> _Opdracht_
Waarom spreekt de uitspraak van de Afdeling bestuursrechtspraak steeds over [appellant] in het enkelvoud, terwijl er meerdere appellanten zijn? Licht dit toe in één tot drie zinnen.

> _Fragment uit document_
#####

Uitspraak 201809140/1/A1


Volledige tekst

201809140/1/A1.
Datum uitspraak: 24 december 2019

AFDELING
BESTUURSRECHTSPRAAK

Uitspraak in het geding tussen:

[appellanten] (hierna tezamen en in enkelvoud: [appellant]), wonend te Castricum,

appellanten,

en

het college van burgemeester en wethouders van Castricum,

verweerder.

Procesverloop

Bij besluit van 14 september 2018 heeft het college bij maatwerkvoorschrift bepaald dat de lozing van afvloeiend hemelwater van het perceel [locatie] te Castricum op het openbare vuilwaterriool moet worden beëindigd.

Tegen dit besluit heeft [appellant] beroep ingesteld.

Het college heeft een verweerschrift ingediend.

[appellant] heeft een nader stuk ingediend.

De Afdeling heeft de zaak ter zitting behandeld op 2 juli 2019, waar A.P. [appellant], bijgestaan door mr. R. Visser, rechtsbijstandverlener te Heiloo, en het college, vertegenwoordigd door H. de Vries, N.J.F. Blokker, E.W. Poerstamper en mr. S. Handgraaf, zijn verschenen.

#####

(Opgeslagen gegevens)

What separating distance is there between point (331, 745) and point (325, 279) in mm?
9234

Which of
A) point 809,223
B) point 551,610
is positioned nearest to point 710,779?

#####

> _Uitwerking_
Bij de vermelding van de partijen staat dat [appellanten] "hierna tezamen en in enkelvoud" [appellant] worden genoemd. Die ene aanduiding slaat dus op alle appellanten samen. Dat geldt bijvoorbeeld waar staat dat [appellant] beroep heeft ingesteld en een nader stuk heeft ingediend.